__EXERCISES TO COMPLETE__.
A) Rewrite the passage on calcaneal fractures from the words "Calcaneal fractures are" through "when evaluating patients.", replacing "disability" with "impairment".
B) Carry the passage on calcaneal fractures forward, starting after its last sentence.

__DOCUMENT SEGMENT__.

Robert L Hatch, MD, MPH
Cooper Dean, MD
Karina Reyner Pauly, MD
Section Editors
Patrice Eiff, MD
Chad A Asplund, MD, FACSM, MPH
Deputy Editor
Jonathan Grayzel, MD, FAAEM


Calcaneal fractures are relatively uncommon, comprising 1 to 2 percent of all fractures, but important because they can lead to long-term disability. Axial loading of the foot following a fall from a height is the most common mechanism for severe calcaneal fractures. There are two broad categories of calcaneal fractures: extraarticular and intraarticular. Extraarticular fractures are generally more straightforward to assess and manage. Patients with calcaneus fractures often have multiple concurrent injuries, and it is important to consider this possibility when evaluating patients.

The initial assessment of calcaneus fractures, differentiation of intraarticular from extraarticular fractures, and the nonoperative management of appropriate extraarticular fractures are reviewed here. A brief overview of the assessment and management of intraarticular fractures is also included. General fracture management and other foot fractures are discussed separately. (See "General principles of acute fracture management" and "General principles of definitive fracture management" and "General principles of fracture management: Bone healing and fracture description" and "General principles of fracture management: Early and late complications" and "Talus fractures".)

__DATA PROVIDED__.
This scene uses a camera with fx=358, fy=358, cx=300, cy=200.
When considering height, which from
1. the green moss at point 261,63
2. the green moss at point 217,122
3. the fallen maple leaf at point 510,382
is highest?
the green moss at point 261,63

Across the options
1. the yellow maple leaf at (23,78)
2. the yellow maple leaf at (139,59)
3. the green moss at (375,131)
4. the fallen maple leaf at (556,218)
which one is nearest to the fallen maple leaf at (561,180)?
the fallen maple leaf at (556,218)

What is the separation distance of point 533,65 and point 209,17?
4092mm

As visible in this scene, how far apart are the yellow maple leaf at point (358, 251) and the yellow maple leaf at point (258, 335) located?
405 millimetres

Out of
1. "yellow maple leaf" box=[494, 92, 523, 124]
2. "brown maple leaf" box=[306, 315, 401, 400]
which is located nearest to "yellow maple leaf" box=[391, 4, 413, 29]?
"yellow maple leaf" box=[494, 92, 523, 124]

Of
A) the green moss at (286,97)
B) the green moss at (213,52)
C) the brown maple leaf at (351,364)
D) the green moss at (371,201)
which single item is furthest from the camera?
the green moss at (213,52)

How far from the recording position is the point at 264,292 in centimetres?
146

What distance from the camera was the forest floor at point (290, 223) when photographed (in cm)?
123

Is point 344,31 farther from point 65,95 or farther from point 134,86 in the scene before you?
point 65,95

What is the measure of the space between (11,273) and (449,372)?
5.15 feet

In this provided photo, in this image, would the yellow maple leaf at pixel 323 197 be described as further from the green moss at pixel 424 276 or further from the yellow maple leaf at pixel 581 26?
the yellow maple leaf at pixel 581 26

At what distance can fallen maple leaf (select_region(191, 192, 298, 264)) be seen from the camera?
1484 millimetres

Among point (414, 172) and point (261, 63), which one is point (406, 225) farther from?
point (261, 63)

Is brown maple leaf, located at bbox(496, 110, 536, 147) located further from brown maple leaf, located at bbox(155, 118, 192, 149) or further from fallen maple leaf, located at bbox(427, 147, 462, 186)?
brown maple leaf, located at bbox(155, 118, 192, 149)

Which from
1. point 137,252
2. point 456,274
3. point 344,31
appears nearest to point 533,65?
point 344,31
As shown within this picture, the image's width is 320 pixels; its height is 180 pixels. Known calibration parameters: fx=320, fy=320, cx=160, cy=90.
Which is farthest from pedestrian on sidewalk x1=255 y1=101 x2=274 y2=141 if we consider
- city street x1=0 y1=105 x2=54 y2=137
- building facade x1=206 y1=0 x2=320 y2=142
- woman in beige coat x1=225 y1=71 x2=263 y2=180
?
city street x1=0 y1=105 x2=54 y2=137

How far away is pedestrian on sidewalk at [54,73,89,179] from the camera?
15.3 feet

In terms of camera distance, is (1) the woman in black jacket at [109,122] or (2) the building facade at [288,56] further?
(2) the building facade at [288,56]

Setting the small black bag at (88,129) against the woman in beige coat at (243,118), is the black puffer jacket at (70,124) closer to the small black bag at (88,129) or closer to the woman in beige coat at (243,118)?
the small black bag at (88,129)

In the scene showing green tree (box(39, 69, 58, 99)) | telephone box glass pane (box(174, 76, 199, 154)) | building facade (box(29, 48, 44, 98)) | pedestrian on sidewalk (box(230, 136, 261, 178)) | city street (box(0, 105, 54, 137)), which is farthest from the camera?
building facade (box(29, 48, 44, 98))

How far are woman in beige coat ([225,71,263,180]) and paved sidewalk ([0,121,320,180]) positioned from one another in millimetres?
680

__RESULTS OF THE TASKS__.
A)
Calcaneal fractures are relatively uncommon, comprising 1 to 2 percent of all fractures, but important because they can lead to long-term impairment. Axial loading of the foot following a fall from a height is the most common mechanism for severe calcaneal fractures. There are two broad categories of calcaneal fractures: extraarticular and intraarticular. Extraarticular fractures are generally more straightforward to assess and manage. Patients with calcaneus fractures often have multiple concurrent injuries, and it is important to consider this possibility when evaluating patients.

B)
The calcaneus is the most commonly fractured tarsal bone, representing 60 percent of all tarsal fractures in adults [1]. The peak incidence occurs in younger males [2]. Most calcaneal fractures are occupational, and are caused by axial loading from a fall [2]. The majority are displaced intraarticular fractures (60 to 75 percent) [2]. According to a retrospective review of 752 calcaneal fractures occurring over a 10-year period, the annual incidence of calcaneal fractures is 11.5 per 100,000, with a male to female ratio of 2.4:1 [3]. Seventy-two percent of these fractures resulted from falls.


The foot has three divisions: the hindfoot (calcaneus and talus), midfoot (navicular, cuboid, and cuneiforms), and forefoot (metatarsals and phalanges) (figure 1A-C). The calcaneus is the largest tarsal bone and supports the axial load from the weight of the body (figure 2 and figure 3 and figure 4).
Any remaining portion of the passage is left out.